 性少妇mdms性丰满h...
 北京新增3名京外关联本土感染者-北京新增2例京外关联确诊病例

...

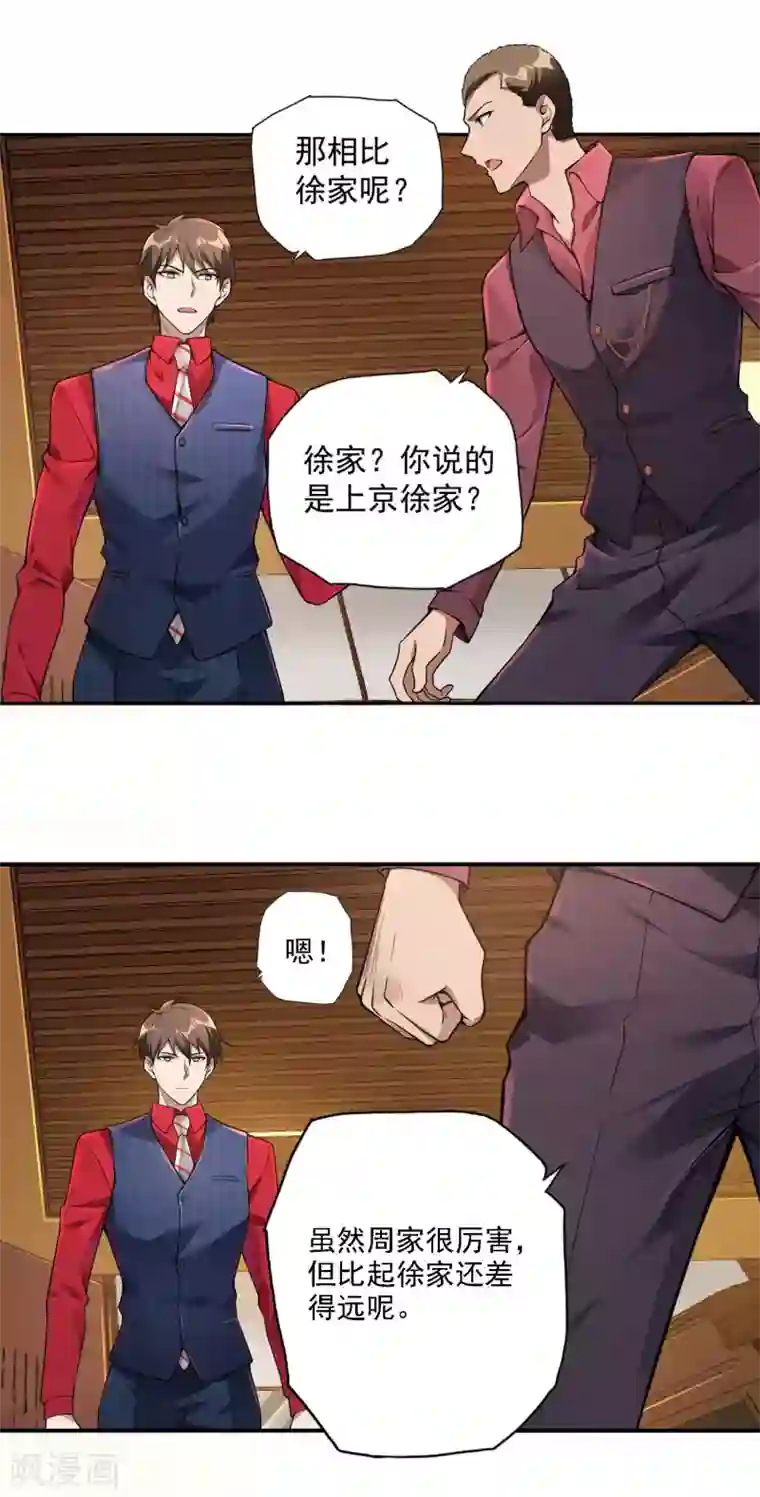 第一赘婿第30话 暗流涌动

● **WHAT YOU SHOULD DO**: When you reach the line in the material above that holds "性少妇mdms性丰满h...", begin reproducing lines exactly, and stop after the line that holds "北京新增3名京外关联本土感染者-北京新增2例京外关联确诊病例".

● **FINAL ANSWER**:
 性少妇mdms性丰满h...
 北京新增3名京外关联本土感染者-北京新增2例京外关联确诊病例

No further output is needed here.